Monday, November 26, 2007

I'm having one of those days in which I'm seamlessly shifting between anger and depression but I don't feel very strongly about either one. The knowledge that I'm only feeling like shit because I want to feel like shit is no comfort. It only makes me feel shittier.

I've got a song stuck in my head. It was written by this guy:

Some words from this song go like this:

"I am dreaming of a life and I am dreaming of waking up
there's this anger rising cancer in me standing like a wall between
the waking world I seek and this infected plane of sleep"

The guy is Blake Schwarzenbach. The song is "Morning New Disease". The band is Jets to Brazil. The song the guy wrote for the band is on an album called "Orange Rhyming Dictionary", and it looks like this:

Blake is an inspiration to lit nerds who want to be professional musicians and musicians who want to be professional lit nerds. I'm not going to give you a bio, you can find that yourself if you're interested. I'll just say M. Schwarzenbach has had a great influence on me as a musician and a songwriter, perhaps second only to Bob Mould.

My life is dominated by two things right now, a relationship and a band. I'm really irritated with both of them. Usually it's one or the other and I'm fine, but when it's both, there isn't much that will make me happy. Even when the Vikings win a game they're not expected to, as they did yesterday.

Extracted entries:
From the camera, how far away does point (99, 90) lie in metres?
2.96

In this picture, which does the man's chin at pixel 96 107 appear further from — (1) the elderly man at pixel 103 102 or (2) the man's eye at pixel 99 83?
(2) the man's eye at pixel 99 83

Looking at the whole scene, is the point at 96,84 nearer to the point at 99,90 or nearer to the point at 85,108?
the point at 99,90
...
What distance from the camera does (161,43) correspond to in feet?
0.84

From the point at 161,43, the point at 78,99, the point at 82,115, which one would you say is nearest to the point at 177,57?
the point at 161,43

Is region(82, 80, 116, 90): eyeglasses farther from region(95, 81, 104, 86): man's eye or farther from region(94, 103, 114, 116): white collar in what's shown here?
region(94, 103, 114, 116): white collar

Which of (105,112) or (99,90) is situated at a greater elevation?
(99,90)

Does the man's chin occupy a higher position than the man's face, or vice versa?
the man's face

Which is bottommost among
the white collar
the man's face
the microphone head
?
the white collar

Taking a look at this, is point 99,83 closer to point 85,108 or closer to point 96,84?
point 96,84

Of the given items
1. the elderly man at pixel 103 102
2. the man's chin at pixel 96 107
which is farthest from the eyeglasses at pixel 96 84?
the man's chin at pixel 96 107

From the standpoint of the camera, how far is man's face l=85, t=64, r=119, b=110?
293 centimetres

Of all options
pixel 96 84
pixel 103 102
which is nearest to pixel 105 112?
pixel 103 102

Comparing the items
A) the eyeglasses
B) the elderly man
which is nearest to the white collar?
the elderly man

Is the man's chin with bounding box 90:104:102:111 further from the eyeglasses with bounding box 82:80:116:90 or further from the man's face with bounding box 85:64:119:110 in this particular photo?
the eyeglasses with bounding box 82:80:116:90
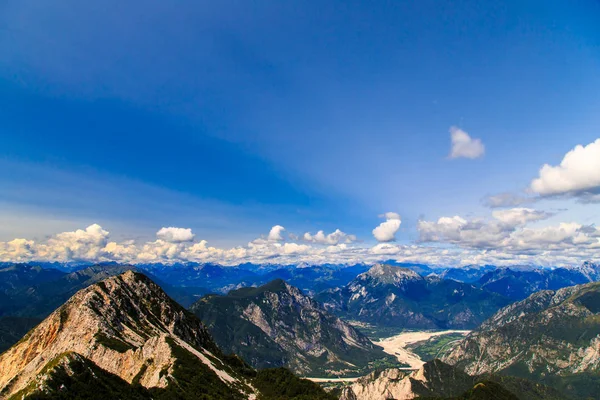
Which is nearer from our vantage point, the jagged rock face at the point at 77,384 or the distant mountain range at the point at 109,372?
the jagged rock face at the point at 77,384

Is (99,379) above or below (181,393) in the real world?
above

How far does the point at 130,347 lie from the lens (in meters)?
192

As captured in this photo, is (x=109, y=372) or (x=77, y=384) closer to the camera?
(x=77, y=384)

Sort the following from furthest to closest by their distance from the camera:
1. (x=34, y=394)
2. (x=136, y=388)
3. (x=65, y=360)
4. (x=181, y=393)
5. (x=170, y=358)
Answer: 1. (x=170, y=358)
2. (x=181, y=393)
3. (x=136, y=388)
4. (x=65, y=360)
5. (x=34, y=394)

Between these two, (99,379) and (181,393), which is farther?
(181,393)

What this exercise asks:
a – Answer these questions from the blog post about the song stuck in the writer's head:
(i) Which band recorded "Morning New Disease"?
(ii) Whose influence does the writer rank possibly above Blake Schwarzenbach's?
(iii) What two things dominate the writer's life right now?
b – Finish out the next part of the blog post about the song stuck in the writer's head, picking up after its last sentence.
The entries are separate material and have no connection to the blog post.

Set of answers:
a –
(i) Jets to Brazil
(ii) Bob Mould's
(iii) A relationship and a band

b –
The problem with being angry/depressed, as I am now, is it gives me an almost compulsive need to turn off my brain. I do that with drugs and alcohol. Give me a bong and a six pack and a moderately entertaining video game and I will watch the hours disappear, thinking about nothing the entire time. Sounds pretty awesome, you say? It is, except when it causes me to neglect things I actually need to think about and/or do, which it almost always does. Another thing this does is cause me to spend money on beer/drugs/food, which I cannot really afford to do right now. But, it's better than brooding, I guess, and I usually feel better the next day, but without even attempting to come up with a solution to any of the problems that made me feel shitty in the first place. I recognize the fact that this is not healthy, but it's who I am.